Missy Franklin - There is no better ambassador... Close your eyes for a moment and try to picture the perfect avatar of swimming. He or she would be brilliantly talented for one, a gold medal threat in many events. She would be eloquent and real and warm and beloved by her teammates. She would be grounded and self aware. She would be driven not by money, but by what really matters - having fun and embracing the moment.
But most of all, she would be a fearless competitor. All those warm and fuzzies would belie her essential nature. The nature of a cut throat clutch performer.
Open your eyes and see Missy Franklin standing before you. If USA Swimming could assemble their ideal athlete, the one they'd want to hold up to the world and say this is swimming in America, this is who we are, that athlete would look exactly like Missy Franklin. If I could hold up a swimmer for my daughter and say this is what it's all about, this is a role model for you, that swimmer would also be Franklin. I am positive that I'm not the only parent to feel this way.
Sure, Phelps and Lochte remain the face of the sport for the wider world, and rightly so; Franklin still has a long way to go before she can amass their incredible accomplishments. Yet, this 17-year-old high school senior to be could give both of those guys media training. They might be a decade older, but when Missy speaks, she is far their superior. Good god, how well spoken is this girl?
But back to the water. Yesterday in London, she did something not even Phelps or Lochte have done. Her double - 200 free semifinal and just 15 minutes later the final of the 100 back - must rank among the greatest Olympic swimming achievements ever. As Rowdy Gaines pointed out in the primetime broadcast, if you're not a swimmer you cannot possibly understand how difficult that was.

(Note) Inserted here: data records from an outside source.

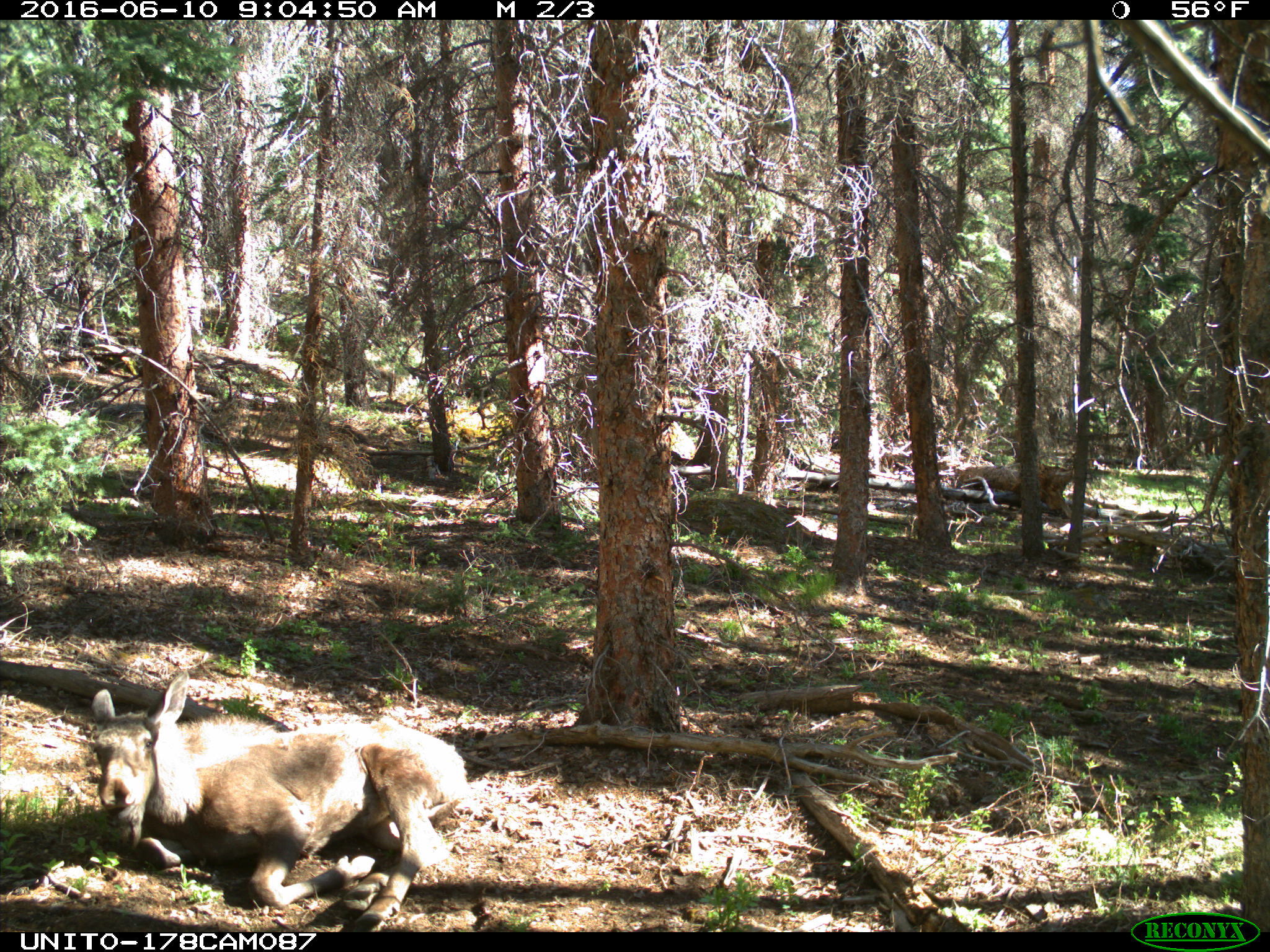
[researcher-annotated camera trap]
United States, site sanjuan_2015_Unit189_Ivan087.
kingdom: Animalia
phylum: Chordata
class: Mammalia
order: Artiodactyla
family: Cervidae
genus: Alces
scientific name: Alces alces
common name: moose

The 200 free is a back-breaker of a race. It's the perfect masochistic mix of sprint and stamina. It leaves you absolutely gutted. That's why so many consider it the true standard of the sport. The best pure swimmer is the one who wins this race. In her semifinal heat, Franklin somehow stayed contained. She expended just enough energy to secure her place in the final - she grabbed the last spot, in 8th. I'm guessing she was going about 90% for the first three laps. But when she turned for home, she had to notice her spot in the final slipping away. She went to the legs hard that last 50 and did what she needed to do. But she would be needing those legs something fierce fifteen minutes later.
The 100 back is mostly legs, and Franklin had almost no time to recover. She jumped in the diving well and tried to swim it off as Ryan Lochte marched out for the final of the men's 200 free. Consider that little detail for a moment: One of the most anticipated drama-packed races of the Games was going on about fifty feet away from her, while she was trying to warm down and slow her racing heart. That's no small distraction.
Then she was back, dry behind the blocks and looking strangely relaxed and recovered. When the swimmers were told to enter the water, Franklin broke into a huge smile. You see smiles of a different sort behind the blocks all the time at the Olympics. They're forced nerves-cracking pressure-getting-to-me grins. They look painful and they say: Choke Imminent.
This was the exact opposite of that. Like everything else with Franklin, it looked totally genuine. She really is having fun out there.
Now, here's what would happen to everyone else if you were attempting this double. You would force yourself to get psyched up and over energized, and when the race went off, you would blast into it. You would over swim the first 25 meters; you would be winning, but already fading by the 50; by 75 meters the field would go by you. The announcers would be sympathetic, they'd say you just ran out of steam after that too-tough double. But it wouldn't really be that. You would fade because you didn't swim your race.
Somehow, yet again, Franklin swam within herself. She did what every coach on earth tells his swimmers to do: She swam her own race. She surfaced dead last, was still way back at 25 meters, and slowly built momentum into the wall. By 75 meters, instead of fading, Franklin was surging. It was over by then. Franklin finishes her 100 back the way Aaron Peirsol used to. Which is to say, she owns the last 15 meters of the race.
She touched in American record time, a half second drop from her lifetime best. 15 minutes after swimming 1:57.5 in a pressurized 200 free semi.
This is legendary stuff we're witnessing. A bit like watching Phelps first attempt his grueling eight-gold campaign back in Athens. It's resetting the standards of what's possible. Phelps left Athens with six gold and two bronze, setting the table for Beijing perfection four years later. Franklin will probably leave London with four gold (adding the 200 back and the next two relays), a bronze in that first relay, and may reach the podium in the 200 and 100 free too. It will be among the greatest Games ever for any female swimmer.
But of course, this 17-year-old avatar is just getting started.